David Guetta @ the Cube
Tras una mañana y media tarde de sueño, he llegado a la conclusión de que si el día de ayer era climatológicamente un dia de perro, es por el mismo efecto que el dios griego Zeus tiene sobre la naturaleza en las películas mitológicas. Llegamos a la discoteca Cube pasadas la una de la madrugada. Su ambiente blanco lleno de contrastes y luz recuerda fácilmente al estilo de nuestra isla hermana Ibiza, donde según dicen inventaron los cartagineses hace unos 2500 años la palabra 'fiestón'.
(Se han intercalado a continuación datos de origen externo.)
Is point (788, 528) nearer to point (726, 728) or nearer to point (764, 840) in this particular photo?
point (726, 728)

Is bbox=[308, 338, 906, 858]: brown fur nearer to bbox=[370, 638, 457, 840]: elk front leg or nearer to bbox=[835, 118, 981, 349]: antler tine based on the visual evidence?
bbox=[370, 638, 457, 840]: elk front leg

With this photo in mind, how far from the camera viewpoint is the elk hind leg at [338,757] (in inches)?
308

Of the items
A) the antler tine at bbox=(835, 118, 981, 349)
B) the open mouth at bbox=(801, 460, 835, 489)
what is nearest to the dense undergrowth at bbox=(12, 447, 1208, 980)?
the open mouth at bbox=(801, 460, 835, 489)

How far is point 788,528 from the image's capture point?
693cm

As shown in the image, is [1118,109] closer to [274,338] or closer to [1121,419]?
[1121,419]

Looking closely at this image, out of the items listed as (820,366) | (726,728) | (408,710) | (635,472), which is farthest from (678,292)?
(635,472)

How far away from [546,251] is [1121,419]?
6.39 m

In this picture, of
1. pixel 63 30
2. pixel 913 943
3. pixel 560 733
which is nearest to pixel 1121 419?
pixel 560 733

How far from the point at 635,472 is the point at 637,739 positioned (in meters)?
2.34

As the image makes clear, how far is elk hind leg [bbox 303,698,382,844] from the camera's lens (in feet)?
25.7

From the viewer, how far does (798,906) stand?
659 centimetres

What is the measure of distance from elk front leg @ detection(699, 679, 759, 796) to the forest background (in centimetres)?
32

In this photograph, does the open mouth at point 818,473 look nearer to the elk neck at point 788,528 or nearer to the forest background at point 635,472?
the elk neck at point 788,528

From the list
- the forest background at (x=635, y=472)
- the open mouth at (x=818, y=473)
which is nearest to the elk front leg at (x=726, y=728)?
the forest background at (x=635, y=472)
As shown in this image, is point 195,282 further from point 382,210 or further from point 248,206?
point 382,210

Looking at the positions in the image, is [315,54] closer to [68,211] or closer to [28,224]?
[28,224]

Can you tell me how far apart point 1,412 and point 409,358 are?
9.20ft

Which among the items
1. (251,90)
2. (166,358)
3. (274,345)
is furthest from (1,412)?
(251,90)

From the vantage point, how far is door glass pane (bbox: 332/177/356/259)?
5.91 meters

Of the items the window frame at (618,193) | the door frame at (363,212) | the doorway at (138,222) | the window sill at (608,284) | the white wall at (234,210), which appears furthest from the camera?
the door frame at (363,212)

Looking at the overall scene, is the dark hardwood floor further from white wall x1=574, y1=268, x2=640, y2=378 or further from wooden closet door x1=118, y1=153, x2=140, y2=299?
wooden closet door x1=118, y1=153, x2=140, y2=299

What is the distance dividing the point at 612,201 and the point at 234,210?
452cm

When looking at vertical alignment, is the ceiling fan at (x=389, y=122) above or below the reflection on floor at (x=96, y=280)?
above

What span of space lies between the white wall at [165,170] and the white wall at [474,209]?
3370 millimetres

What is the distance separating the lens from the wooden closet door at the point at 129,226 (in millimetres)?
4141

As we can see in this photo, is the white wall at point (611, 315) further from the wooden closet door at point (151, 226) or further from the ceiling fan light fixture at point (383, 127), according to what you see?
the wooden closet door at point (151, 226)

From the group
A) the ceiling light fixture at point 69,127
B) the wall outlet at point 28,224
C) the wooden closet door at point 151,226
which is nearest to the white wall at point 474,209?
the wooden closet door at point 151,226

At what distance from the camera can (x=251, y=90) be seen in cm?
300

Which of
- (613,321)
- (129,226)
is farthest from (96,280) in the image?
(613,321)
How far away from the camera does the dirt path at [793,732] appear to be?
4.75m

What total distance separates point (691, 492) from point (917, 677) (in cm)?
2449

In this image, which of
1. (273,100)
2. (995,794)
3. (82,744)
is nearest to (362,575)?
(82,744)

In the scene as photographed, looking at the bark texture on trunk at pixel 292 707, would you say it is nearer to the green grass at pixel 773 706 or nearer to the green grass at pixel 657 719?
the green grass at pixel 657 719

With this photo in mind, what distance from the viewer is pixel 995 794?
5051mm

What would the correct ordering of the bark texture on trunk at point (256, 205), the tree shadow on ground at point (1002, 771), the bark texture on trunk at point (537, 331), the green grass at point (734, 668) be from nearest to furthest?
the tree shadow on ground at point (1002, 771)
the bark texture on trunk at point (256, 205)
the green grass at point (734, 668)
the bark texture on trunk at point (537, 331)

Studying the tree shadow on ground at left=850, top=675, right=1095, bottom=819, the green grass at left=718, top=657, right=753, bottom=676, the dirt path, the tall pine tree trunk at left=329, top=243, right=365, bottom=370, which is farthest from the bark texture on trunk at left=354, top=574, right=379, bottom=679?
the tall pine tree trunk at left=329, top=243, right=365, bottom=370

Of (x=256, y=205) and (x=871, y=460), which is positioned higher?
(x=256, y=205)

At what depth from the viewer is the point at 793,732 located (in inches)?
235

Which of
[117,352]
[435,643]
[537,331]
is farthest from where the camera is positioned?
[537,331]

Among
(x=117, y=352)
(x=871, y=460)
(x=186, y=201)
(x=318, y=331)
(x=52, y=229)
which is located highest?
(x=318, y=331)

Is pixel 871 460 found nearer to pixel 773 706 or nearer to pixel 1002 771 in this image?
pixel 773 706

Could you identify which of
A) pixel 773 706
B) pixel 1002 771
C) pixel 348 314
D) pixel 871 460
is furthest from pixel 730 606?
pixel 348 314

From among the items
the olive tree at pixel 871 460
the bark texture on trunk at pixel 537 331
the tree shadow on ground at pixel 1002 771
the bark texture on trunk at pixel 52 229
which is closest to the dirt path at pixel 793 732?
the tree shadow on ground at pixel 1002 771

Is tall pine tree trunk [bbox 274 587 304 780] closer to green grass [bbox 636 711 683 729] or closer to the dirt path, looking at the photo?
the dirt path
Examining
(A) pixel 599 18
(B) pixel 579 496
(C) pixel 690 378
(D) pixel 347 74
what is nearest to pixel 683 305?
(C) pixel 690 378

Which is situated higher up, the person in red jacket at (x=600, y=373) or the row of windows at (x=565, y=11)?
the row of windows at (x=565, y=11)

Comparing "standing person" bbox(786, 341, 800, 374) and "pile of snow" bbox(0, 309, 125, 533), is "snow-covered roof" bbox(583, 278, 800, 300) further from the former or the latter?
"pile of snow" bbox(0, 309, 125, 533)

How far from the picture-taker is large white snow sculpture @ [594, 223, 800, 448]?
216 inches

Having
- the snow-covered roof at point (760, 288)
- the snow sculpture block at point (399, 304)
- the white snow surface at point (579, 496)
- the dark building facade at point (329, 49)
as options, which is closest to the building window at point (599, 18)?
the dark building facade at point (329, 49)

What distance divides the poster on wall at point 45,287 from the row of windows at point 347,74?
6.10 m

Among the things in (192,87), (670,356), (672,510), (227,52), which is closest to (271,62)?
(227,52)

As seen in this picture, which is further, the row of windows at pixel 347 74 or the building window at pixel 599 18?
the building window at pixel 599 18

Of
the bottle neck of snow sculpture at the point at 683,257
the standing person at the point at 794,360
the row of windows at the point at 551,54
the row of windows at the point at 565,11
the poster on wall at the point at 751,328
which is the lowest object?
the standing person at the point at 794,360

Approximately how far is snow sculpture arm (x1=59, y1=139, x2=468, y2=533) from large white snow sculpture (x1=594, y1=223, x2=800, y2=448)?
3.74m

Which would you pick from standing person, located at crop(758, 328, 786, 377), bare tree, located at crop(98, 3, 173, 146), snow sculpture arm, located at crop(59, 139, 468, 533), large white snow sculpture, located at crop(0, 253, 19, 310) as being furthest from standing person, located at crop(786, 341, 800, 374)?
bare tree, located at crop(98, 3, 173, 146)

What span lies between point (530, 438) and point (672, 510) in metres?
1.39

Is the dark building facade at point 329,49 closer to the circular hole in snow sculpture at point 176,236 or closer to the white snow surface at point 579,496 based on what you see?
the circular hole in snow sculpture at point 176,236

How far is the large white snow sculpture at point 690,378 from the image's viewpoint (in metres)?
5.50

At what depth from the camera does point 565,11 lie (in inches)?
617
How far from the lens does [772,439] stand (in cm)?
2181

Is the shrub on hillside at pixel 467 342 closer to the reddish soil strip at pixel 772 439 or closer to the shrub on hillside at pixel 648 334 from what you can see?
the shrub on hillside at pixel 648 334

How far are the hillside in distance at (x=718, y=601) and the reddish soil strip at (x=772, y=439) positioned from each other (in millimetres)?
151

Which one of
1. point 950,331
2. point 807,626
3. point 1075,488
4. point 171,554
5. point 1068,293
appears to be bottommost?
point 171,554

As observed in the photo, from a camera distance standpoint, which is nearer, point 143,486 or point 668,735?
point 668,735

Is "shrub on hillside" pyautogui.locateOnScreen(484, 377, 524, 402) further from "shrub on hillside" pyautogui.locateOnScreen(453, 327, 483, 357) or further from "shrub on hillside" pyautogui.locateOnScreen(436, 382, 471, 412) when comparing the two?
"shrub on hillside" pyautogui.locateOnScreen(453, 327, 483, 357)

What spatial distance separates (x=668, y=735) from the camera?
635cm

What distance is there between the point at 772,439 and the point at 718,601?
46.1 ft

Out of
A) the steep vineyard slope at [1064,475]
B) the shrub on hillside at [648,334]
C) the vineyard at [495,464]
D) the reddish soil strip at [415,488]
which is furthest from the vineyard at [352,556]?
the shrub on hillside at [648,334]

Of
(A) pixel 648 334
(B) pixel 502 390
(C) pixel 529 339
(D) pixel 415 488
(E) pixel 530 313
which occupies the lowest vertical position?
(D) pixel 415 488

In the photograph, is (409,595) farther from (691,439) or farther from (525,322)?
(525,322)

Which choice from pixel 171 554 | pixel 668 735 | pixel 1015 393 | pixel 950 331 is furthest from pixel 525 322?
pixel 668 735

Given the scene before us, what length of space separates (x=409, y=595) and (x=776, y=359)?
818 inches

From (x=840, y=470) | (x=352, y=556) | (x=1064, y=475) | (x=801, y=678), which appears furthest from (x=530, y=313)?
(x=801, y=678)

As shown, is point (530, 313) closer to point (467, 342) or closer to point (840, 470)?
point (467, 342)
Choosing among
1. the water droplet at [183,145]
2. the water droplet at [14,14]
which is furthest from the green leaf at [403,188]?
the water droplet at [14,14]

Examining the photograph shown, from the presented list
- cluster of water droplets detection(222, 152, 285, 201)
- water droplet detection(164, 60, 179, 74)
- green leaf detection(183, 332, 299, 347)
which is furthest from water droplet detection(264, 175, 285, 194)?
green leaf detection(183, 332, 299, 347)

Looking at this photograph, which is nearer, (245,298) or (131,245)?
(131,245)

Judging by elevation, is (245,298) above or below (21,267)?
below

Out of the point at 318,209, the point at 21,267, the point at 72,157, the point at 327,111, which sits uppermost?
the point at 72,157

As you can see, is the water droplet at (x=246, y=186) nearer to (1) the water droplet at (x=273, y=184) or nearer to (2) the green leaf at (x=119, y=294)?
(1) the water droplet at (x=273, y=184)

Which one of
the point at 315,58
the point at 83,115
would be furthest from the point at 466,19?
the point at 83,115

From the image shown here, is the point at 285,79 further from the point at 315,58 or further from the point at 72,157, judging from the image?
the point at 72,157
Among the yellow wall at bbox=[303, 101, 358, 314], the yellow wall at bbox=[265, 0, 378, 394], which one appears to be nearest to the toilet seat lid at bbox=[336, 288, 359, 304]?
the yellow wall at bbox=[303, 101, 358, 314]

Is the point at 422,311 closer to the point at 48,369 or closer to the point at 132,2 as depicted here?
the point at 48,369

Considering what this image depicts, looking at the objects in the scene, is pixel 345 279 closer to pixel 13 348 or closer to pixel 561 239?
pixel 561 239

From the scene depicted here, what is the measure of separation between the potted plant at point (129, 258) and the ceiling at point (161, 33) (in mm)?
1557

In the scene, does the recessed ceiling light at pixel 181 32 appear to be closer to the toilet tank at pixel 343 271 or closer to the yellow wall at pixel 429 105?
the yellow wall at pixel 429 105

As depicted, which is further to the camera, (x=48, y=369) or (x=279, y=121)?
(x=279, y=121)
Guetta se hizo esperar, pero no decepcionó. Lo vimos subir, ante nuestra expectación y excitación desde sólo un metro de la cabina de DJs, a eso de las dos y media de la madrugada. Sobre las tres de la madrugada tomó los controles de los platos y la locura colectiva se apoderó de la pista de baile y los incondicionales [un servidor incluido] que no saben esperar al siguiente viernes para tener lo más fresco de Guetta en el iPod.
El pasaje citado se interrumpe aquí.